_Aim of the task_
Reproduce the ppml mailing-list message below word for word, from the subject line to its final sentence.

_Source passage_
[ppml] Policy Proposal: Decreasing Exponential Rationing ofIPv4 IP Addresses

Ted Mittelstaedt tedm at ipinc.net
Thu Aug 23 00:02:11 EDT 2007



>-----Original Message-----
>From: Stephen Sprunk [mailto:stephen at sprunk.org]
>Sent: Wednesday, August 22, 2007 8:02 PM
>To: Ted Mittelstaedt; Dean Anderson
>Cc: ARIN PPML
>Subject: Re: [ppml] Policy Proposal: Decreasing Exponential Rationing
>ofIPv4 IP Addresses
>
>
>Thus spake "Ted Mittelstaedt" <tedm at ipinc.net>
>>>From: Dean Anderson [mailto:dean at av8.com]
>>>
>>>Some people think that ARIN staff doesn't have enough time to
>> look as hard as they'd like.
>>
>> ARIN has what - a surplus of 10 million bucks in the bank right
>> now?  And they can't hire more people?  Review of applications
>> can be done in parallel it is not a serial process with everything
>> funneling through 1 person.  Adding more people makes it go
>> faster.
>
>That depends on your definition of "faster".  Processing a request
>takes the
>amount of time it takes; that latency is unavoidable.  Throughput can be
>increased to a point by having as many analysts as there are concurrently
>outstanding requests, and that will reduce the latency due to
>waiting for an
>analyst to get to yours, but that's it.
>

Yes, of course keep in mind here I was
refuting the OP's assertion that ARIN's staffers don't have enough
time to review applications.

Let me write out the explanation in long hand to make it more clear,
if ARIN is indeed chronically overloaded as the OP asserted, then they have
a
backlog - since they have a lot of money, they can hire more people
and AFTER they are trained, the work will go faster.

_Listed records_

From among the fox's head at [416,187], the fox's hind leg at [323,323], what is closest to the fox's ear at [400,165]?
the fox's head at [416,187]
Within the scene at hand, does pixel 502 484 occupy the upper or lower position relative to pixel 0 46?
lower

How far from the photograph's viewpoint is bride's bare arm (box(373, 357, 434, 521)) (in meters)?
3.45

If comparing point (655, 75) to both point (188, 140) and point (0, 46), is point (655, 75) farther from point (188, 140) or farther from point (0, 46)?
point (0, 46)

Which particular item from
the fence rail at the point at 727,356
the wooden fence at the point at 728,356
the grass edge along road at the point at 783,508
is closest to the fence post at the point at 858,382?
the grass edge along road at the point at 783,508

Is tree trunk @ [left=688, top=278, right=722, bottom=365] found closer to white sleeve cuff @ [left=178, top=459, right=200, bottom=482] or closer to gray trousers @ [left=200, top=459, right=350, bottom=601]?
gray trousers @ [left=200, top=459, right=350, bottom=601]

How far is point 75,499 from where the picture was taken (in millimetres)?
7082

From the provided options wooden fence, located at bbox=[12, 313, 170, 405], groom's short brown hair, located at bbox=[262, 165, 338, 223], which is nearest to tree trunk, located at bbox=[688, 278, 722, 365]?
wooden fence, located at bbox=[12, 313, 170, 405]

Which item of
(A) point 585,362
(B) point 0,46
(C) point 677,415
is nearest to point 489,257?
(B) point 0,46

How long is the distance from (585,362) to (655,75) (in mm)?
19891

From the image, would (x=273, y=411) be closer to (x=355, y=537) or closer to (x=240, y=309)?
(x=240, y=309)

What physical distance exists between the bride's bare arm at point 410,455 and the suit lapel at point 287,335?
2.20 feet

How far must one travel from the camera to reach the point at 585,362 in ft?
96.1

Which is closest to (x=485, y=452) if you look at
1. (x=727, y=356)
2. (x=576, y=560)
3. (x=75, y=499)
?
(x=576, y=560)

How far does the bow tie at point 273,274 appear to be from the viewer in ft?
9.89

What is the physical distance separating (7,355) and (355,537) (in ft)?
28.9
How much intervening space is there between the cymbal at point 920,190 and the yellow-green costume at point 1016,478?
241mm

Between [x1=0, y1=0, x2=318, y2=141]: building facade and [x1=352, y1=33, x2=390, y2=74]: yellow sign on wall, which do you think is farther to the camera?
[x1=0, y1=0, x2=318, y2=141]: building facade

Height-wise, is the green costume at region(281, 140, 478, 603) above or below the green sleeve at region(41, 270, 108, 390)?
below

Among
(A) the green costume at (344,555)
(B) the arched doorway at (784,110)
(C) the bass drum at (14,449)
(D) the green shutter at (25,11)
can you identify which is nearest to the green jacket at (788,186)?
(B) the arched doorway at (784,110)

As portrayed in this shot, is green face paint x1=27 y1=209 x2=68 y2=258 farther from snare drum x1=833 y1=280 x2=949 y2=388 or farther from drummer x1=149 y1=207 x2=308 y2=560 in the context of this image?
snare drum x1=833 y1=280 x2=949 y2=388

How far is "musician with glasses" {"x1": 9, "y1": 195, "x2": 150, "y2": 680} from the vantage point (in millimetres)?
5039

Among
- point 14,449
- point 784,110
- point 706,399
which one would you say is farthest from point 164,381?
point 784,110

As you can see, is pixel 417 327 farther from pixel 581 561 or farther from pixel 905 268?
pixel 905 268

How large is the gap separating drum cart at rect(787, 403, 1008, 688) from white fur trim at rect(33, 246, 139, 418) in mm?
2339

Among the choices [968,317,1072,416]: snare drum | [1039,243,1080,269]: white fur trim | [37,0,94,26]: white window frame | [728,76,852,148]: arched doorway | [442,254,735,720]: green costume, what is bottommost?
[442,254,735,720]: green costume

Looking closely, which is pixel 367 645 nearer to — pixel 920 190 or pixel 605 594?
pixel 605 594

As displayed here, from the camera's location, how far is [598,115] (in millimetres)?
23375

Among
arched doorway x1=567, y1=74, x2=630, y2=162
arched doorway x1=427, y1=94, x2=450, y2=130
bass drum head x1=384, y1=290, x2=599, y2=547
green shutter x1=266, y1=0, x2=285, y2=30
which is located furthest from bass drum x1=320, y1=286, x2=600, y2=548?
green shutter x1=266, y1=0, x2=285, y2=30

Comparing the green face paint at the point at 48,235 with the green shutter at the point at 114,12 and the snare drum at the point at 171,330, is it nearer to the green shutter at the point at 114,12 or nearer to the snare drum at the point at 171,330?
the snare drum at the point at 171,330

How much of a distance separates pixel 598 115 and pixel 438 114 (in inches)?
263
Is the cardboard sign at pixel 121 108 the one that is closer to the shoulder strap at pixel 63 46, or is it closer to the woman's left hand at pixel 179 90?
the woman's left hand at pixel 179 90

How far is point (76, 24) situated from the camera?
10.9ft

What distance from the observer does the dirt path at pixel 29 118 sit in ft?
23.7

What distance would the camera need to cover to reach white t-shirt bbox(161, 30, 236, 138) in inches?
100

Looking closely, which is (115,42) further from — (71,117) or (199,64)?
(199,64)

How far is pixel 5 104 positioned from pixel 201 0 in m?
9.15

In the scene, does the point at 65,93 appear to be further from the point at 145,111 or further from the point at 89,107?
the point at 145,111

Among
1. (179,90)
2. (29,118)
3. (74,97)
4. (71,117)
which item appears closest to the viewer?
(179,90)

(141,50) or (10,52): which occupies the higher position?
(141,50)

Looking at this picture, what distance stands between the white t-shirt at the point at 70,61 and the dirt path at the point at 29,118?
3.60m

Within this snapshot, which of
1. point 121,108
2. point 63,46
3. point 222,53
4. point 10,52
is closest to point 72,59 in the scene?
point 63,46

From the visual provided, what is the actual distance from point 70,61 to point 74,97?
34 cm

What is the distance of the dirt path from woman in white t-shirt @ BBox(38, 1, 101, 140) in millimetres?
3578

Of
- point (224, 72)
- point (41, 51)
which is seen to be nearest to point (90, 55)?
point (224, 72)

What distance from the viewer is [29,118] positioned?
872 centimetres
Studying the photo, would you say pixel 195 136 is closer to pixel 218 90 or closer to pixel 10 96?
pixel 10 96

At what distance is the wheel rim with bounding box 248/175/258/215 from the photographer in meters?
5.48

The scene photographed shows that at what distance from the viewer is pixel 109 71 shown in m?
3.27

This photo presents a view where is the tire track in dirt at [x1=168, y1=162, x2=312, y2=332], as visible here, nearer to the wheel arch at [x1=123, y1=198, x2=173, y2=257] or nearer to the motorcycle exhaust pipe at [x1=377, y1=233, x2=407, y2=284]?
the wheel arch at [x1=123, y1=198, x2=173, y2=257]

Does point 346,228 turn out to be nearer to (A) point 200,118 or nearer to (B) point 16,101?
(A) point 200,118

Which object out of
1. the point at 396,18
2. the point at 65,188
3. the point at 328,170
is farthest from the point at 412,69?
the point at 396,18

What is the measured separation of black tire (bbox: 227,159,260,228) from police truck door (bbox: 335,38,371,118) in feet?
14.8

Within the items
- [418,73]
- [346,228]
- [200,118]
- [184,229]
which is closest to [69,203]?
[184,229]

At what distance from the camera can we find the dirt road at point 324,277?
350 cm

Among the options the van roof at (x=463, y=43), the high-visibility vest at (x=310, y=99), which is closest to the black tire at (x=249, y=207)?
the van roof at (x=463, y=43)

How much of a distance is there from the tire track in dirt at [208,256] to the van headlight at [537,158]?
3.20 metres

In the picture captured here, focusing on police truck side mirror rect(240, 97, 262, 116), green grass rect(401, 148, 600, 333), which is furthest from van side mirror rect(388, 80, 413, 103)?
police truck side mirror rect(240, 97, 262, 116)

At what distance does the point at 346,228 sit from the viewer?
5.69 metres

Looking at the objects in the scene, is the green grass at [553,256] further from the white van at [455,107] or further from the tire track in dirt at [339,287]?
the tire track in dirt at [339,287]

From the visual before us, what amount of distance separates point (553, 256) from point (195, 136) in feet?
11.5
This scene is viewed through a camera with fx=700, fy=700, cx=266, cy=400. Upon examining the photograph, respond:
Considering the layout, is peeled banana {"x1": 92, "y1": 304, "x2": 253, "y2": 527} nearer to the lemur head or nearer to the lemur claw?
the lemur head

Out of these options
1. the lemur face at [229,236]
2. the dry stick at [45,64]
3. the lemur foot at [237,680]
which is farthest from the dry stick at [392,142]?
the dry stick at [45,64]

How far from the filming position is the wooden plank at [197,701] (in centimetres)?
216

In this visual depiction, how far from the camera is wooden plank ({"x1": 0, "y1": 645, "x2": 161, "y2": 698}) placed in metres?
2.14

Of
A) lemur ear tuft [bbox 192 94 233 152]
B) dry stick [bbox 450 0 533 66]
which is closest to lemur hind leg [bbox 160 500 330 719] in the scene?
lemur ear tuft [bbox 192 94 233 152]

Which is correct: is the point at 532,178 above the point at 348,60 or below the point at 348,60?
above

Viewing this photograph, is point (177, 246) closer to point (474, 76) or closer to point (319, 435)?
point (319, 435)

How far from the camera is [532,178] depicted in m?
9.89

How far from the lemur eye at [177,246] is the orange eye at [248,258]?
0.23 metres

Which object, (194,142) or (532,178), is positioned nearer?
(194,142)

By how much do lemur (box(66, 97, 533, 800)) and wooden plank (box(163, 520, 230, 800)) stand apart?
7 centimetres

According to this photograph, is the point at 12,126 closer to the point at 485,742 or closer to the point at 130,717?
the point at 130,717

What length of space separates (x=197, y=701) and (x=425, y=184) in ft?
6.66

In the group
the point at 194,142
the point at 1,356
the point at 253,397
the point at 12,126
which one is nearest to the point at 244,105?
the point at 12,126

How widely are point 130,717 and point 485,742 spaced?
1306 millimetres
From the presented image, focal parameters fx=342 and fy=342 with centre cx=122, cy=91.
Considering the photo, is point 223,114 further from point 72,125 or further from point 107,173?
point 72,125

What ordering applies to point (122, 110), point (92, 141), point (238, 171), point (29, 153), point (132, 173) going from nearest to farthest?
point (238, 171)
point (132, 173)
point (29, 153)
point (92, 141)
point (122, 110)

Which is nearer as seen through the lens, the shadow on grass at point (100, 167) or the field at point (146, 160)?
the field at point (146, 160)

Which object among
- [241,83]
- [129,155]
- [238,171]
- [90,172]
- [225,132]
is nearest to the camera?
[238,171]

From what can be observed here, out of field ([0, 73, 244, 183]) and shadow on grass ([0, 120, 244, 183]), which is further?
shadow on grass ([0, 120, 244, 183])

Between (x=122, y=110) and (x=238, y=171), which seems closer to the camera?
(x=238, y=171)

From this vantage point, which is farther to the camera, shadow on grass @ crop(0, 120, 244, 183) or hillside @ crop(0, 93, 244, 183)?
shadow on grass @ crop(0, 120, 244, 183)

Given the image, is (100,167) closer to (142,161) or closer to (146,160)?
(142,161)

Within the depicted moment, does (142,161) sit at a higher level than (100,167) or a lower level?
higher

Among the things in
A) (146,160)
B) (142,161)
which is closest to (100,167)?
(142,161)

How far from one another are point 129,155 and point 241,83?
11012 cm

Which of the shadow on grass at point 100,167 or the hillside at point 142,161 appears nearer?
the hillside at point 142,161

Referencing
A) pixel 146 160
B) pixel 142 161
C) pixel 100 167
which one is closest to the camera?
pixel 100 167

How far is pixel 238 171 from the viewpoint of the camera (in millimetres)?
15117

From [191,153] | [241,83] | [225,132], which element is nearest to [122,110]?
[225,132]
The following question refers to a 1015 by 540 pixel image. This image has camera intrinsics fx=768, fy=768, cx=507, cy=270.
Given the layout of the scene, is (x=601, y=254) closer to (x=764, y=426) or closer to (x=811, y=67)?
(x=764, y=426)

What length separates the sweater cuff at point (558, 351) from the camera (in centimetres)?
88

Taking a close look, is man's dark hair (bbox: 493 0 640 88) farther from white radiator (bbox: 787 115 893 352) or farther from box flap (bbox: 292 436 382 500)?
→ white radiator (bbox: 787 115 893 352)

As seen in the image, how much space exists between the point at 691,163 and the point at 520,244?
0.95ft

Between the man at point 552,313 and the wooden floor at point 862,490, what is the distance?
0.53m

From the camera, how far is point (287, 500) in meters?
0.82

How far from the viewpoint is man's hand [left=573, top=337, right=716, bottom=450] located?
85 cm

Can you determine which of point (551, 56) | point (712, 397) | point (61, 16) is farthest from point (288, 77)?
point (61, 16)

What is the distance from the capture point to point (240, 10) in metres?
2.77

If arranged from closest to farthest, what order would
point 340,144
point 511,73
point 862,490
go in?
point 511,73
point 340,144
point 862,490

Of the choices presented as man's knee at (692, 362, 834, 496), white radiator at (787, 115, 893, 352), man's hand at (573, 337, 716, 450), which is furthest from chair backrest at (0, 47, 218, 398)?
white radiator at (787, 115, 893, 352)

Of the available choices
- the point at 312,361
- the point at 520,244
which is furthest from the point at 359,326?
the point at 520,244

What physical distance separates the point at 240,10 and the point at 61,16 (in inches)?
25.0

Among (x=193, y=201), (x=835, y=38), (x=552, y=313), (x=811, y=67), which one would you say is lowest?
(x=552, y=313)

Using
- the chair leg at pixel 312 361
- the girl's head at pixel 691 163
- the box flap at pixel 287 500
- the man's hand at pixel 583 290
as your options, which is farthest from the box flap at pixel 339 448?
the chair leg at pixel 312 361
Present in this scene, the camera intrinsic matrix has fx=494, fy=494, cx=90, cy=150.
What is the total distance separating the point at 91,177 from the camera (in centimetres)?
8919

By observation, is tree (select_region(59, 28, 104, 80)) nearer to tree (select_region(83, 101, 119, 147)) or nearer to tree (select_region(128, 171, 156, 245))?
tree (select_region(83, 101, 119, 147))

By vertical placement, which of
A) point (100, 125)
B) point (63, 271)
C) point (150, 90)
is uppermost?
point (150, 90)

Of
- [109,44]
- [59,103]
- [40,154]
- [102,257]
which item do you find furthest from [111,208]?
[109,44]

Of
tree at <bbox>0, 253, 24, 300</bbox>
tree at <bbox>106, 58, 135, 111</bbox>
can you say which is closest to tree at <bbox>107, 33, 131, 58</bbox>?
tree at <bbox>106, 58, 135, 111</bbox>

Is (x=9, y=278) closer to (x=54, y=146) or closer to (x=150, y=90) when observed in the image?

_Result of the task_
[ppml] Policy Proposal: Decreasing Exponential Rationing ofIPv4 IP Addresses

Ted Mittelstaedt tedm at ipinc.net
Thu Aug 23 00:02:11 EDT 2007



>-----Original Message-----
>From: Stephen Sprunk [mailto:stephen at sprunk.org]
>Sent: Wednesday, August 22, 2007 8:02 PM
>To: Ted Mittelstaedt; Dean Anderson
>Cc: ARIN PPML
>Subject: Re: [ppml] Policy Proposal: Decreasing Exponential Rationing
>ofIPv4 IP Addresses
>
>
>Thus spake "Ted Mittelstaedt" <tedm at ipinc.net>
>>>From: Dean Anderson [mailto:dean at av8.com]
>>>
>>>Some people think that ARIN staff doesn't have enough time to
>> look as hard as they'd like.
>>
>> ARIN has what - a surplus of 10 million bucks in the bank right
>> now?  And they can't hire more people?  Review of applications
>> can be done in parallel it is not a serial process with everything
>> funneling through 1 person.  Adding more people makes it go
>> faster.
>
>That depends on your definition of "faster".  Processing a request
>takes the
>amount of time it takes; that latency is unavoidable.  Throughput can be
>increased to a point by having as many analysts as there are concurrently
>outstanding requests, and that will reduce the latency due to
>waiting for an
>analyst to get to yours, but that's it.
>

Yes, of course keep in mind here I was
refuting the OP's assertion that ARIN's staffers don't have enough
time to review applications.

Let me write out the explanation in long hand to make it more clear,
if ARIN is indeed chronically overloaded as the OP asserted, then they have
a
backlog - since they have a lot of money, they can hire more people
and AFTER they are trained, the work will go faster.